Erythema toxicum neonatorum
wordt zelden doorverwezen naar dermatologen omdat het vaak al door de kraamverpleegkundige
wordt herkend en uitgelegd aan de ouders.
Transiente neonatale pustulaire melanosis lijkt sterk
op erythema toxicum neonatorum. Vanaf de geboorte zijn pustels, vesikels, of
vesiculopustels aanwezig die snel kapot gaan en een kleine
collerette kunnen achterlaten. Het verschil
is dat de pusteltjes neutrofiele granulocyten bevatten in plaats van eosinofielen,
dat het vooral voorkomt bij de gepigmenteerde huid (gemiddeld 5% bij gepigmenteerde
huid en 1% bij niet gepigmenteerde huid), en dat er gepigmenteerde macula kunnen
achterblijven (postinflammatoire hyperpigmentatie). Soms zijn alleen de macula
aanwezig bij de geboorte, men neemt aan dat het vesiculopustuleuze stadium dan
in utero is gepasseerd. Het beeld is niet zeldzaam (in gepigmenteerde huid soms
tot 10% van de pasgeborenen) maar is pas in 1976 voor het eerst beschreven en
nog niet doorgedrongen tot alle diagnose-lijsten, danwel het wordt onder erythema
toxicum neonatorum geschaard.
Transient neonatal
pustular melanosis kan over het hele lichaam voorkomen inclusief handpalmen
en voetzolen, maar zit vooral op het gezicht (voorhoofd, kin, achterkant oren),
nek, romp, billen en dijen. Het gaat vanzelf over, meestal binnen 2 weken, maar
de pigmentvlekjes die kunnen achterblijven trekken pas na weken tot maanden
weg. De oorzaak is onbekend. De diagnose wordt gesteld op het klinisch beeld,
eventueel aangevuld met een direct preparaat (diff-quick)
en kweken op bacteriën en gisten. Een biopt is niet nodig, maar histologisch
ziet men intra- of subcorneale pusteltjes met neutrofiele granulocyten.

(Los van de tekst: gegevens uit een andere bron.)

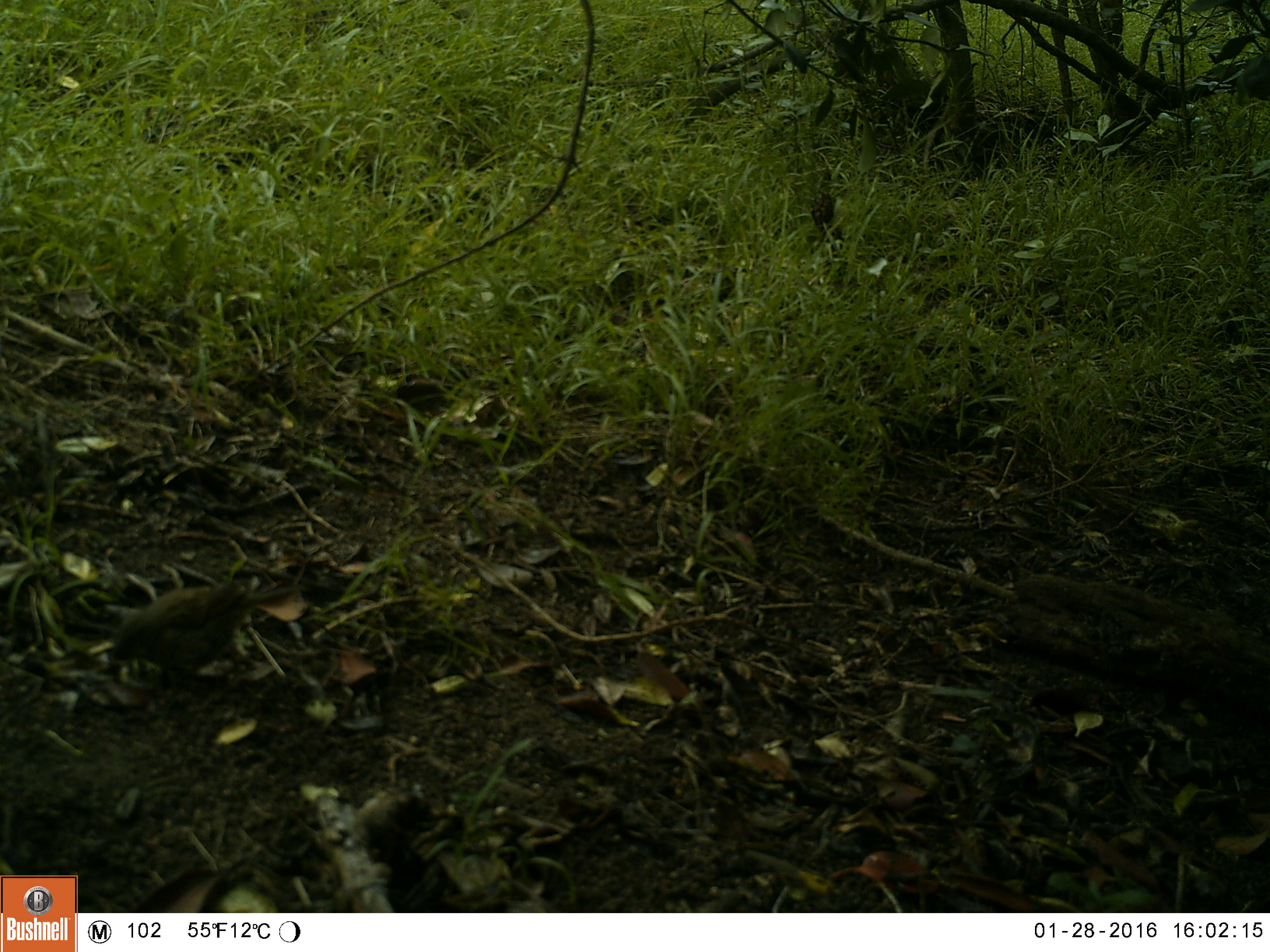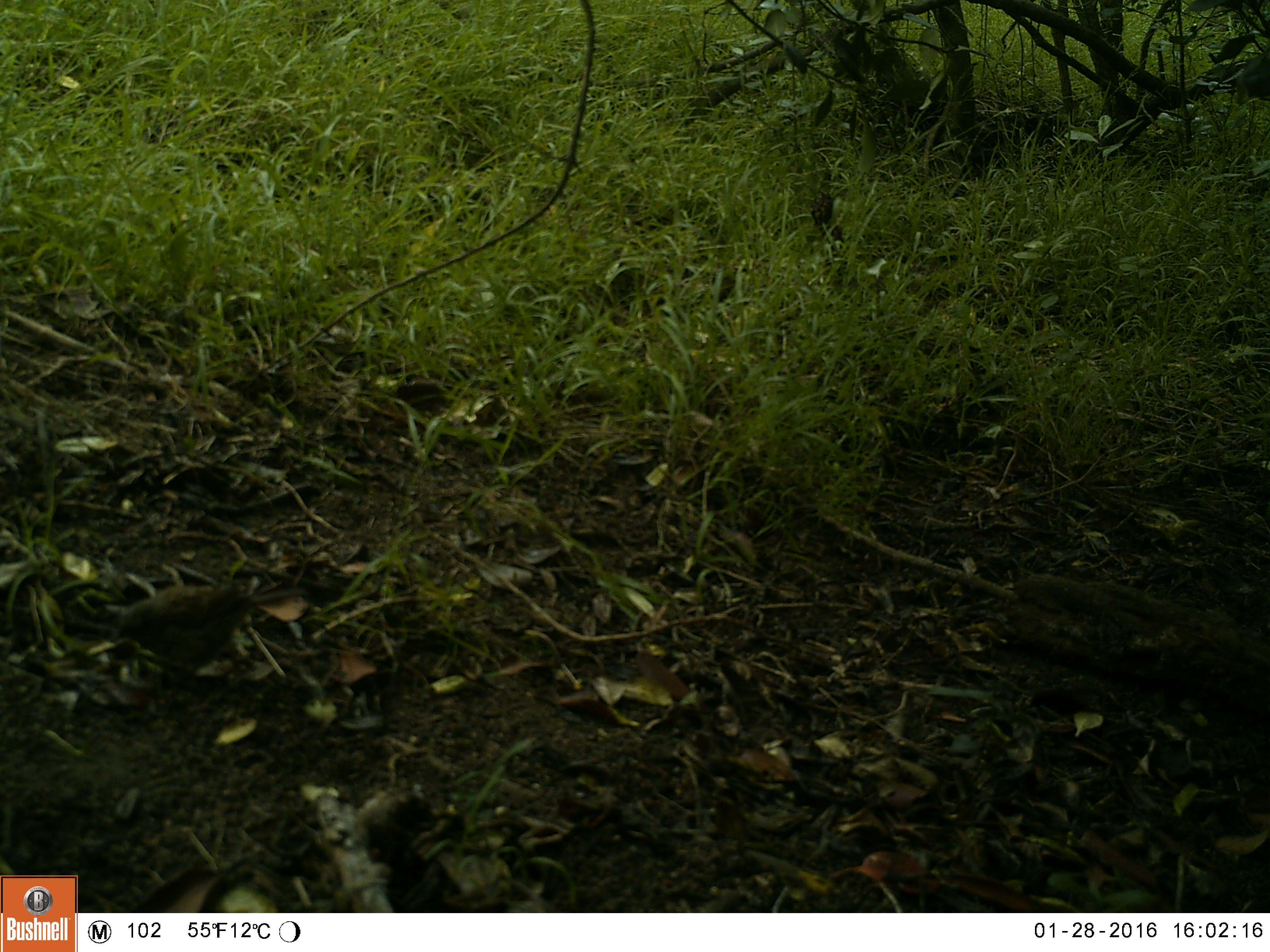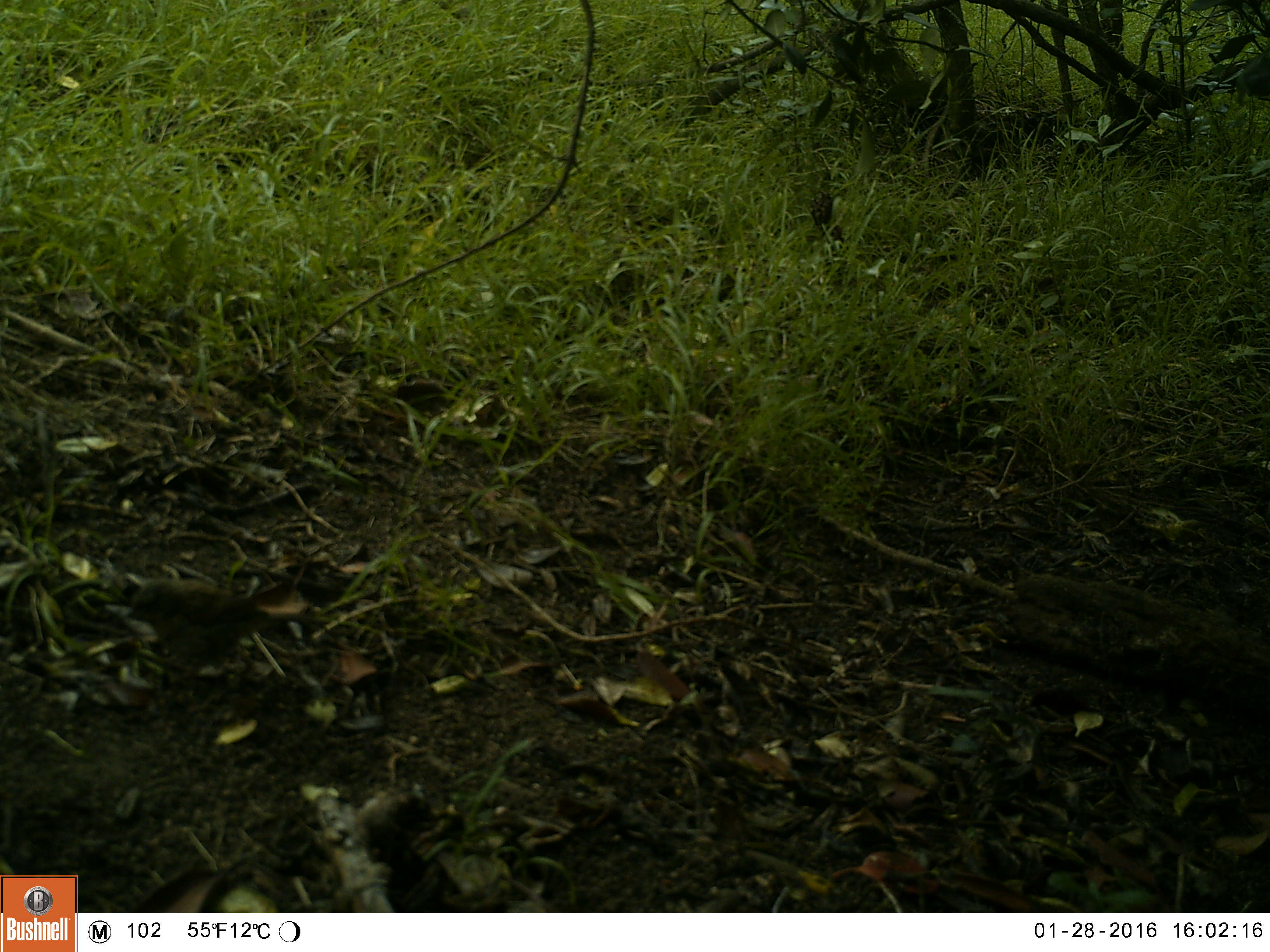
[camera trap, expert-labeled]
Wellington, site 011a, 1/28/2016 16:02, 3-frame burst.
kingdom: Animalia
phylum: Chordata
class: Aves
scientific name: Aves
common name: bird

Neonatale acne (acne neonatorum) is een acneïforme
eruptie inclusief comedonen, bij de neonaat. Het begint
meestal later dan erythema toxicum neonatorum of
transiente pustuleuze melanosis, namelijk enkele weken
na de geboorte. Neonatale acne verdwijnt
vanzelf weer na enkele (1-3) maanden zonder littekens achter te laten. Het zit
vooral op het hoofd (voorhoofd en wangen), en naast multipele folliculaire pustels
en papels zijn er ook comedonen en een inflammatoire component (erythemateuze
papels). De oorzaak is niet precies bekend, gedacht wordt aan een acneïforme
eruptie ten gevolge van androgene hormonen die afkomstig zijn nog van de moeder,
of die geproduceerd worden door het kind zelf. Acne kan ook veel later beginnen
op de leeftijd 1.5-2 jaar; op die leeftijd wordt vaak de term acne
infantum gebruikt en moet men bedacht zijn op hormonale stoornissen
bij het kind.
acne neonatorum
In sommige leerboeken wordt acne neonatorum beschouwd als een overkoepelend
begrip voor pusteltjes bij neonaten, verder onder te verdelen in erythema toxicum
neonatorum, met veel eosinofielen in de pusteltjes, neonatal cephalic
pustulosis, wat waarschijnlijk hetzelfde is als een Pityrosporon
folliculitis, en acne infantum, pas later na de geboorte beginnend en gekenmerkt
door folliculaire papels, pustels en comedonen, vooral in het gelaat, en waarschijnlijk
ontstaan ten gevolge van maternale androgenen.
Therapie: Omdat het vanzelf
over gaat is behandeling van neonaten meestal niet nodig. In ernstige gevallen
kunnen eventueel benzoylperoxide of erytromycine 2% lotions worden gebruikt.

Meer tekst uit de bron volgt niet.